2002-2003 tarihlerinde Kara Kuvvetleri Kurmay Başkanı olduğunu ifade eden Başbuğ, o dönemde Irak konusunda Kara Kuvvetleri Komutanlığı olarak ABD ile Ankara arasında yürütülen ikili görüşmelere katıldıklarını, yoğun çalışmalar içinde bulunduklarına dikkat çekti.

Başbuğ şu açıklamaları yaptı:
“1. Ordu Komutanlığı’nın icra etmiş olduğu seminer Kara Kuvvetleri Komanlığı ve Genelkurmay Başkanlığı’nın tatbikat programının bir gereğidir. 1. Ordu Komutanlığı seminere ilişkin planla ilgili 12 Aralık 2002 tarihinde Kara Kuvvetleri Komutanlığı’na yazı yazarak bilgi vermiştir. Sonra da buna mukabil 3 Ocak 2003 tarihinde mesaj emri çektik.  Mesaj emrinin birinci maddesinde ‘1. Ordu’nun öngördüğü OEYTS’yi Kara Kuvvetleri reddediyor’ deniliyor. ‘Oynamayacaksın’ dedi deniliyor. Hayır yok öyle bir durum. Sadece ‘OEYTS’yi modifiye edin bazı maddelerini tadil edin’ deniliyor. Mesaj emri OEYTS’yi reddetmemektedir. ‘Oynamayın’ denilmesi başta bahsettiğim kurallara karşı ters düşer. Ama ‘ilerde OEYTS’yi modifiye ederek oynayabilirsin’ deniliyor. ‘Modifiye ettikten sonra da oynayacağın tarihi bildir’ deniliyor.”

TÜMAS’a dayanıyor

1. Ordu Komutanlığı’nın  programını planlama ve çalışması yapmakla görevli olduğunu belirten Başbuğ “Olasılığı en yüksek tehlikeli senaryo 2003 tarihinde 2000 tarihli Milli Askeri Stratejik (TÜMAS) dokumanına göre düzenlenmiştir. Bu belgenin üzerinde ise Milli Güvenlik Stratejisi vardır” şeklinde açıklamalarda bulundu.

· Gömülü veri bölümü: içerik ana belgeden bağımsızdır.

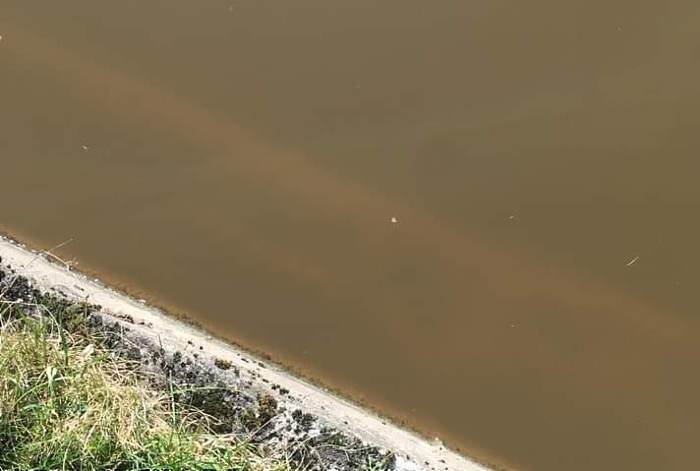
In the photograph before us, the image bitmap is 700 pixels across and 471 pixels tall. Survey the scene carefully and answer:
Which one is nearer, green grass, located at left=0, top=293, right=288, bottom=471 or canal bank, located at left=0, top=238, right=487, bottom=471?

Aralık 2002’den itibaren Türkiye’nin çevresinde savaş ortamı geliştiğine dikkat çeken Başbuğ “Bu planların ortaya çıkmasından sonra gizlilikleri ortadan kalktı. Kimse merak etmesin planları değiştirdik” diyerek iddianamede bu planların ortaya döküldüğüne ilişkin üzeri kapalı eleştirisinde bulundu.

Bize sormalısınız

Başbuğ’un  “Senaryonun içeriğinde eğer bir suç unsuru varsa bize sormanız lazım. Neden  oynanmasına müsade ettiniz diye sormalısınız” şeklinde “suç varsa üstlenirim” anlamındaki tavrını  sanıklar memnuniyetle karşıladı.  31 Ocak 2003’te 1. Ordu Komutanlığı’nın plan seminerine ilişkin yazısını gönderdiğini ifade ederek “Bu yazı Genelkurmay Başkanlığı dahil 56 adrese gitmiştir. Bu yazıda OEYTS oynacaklarını, alternatif planlara da bakılacağını  söylüyorlar, Ancak Egemen Harekat Planı’nın öncelikle oynanacağı söyleniyor. Bir boyutuyla Kara Kuvvetleri Komutanlığı’nın isteklerini büyük ölçüde karşıladığı değerlendirdik. 31 Ocak 2003 tarihli yazıya uygun olarak icra edildiğini değerlendirdik” dedi.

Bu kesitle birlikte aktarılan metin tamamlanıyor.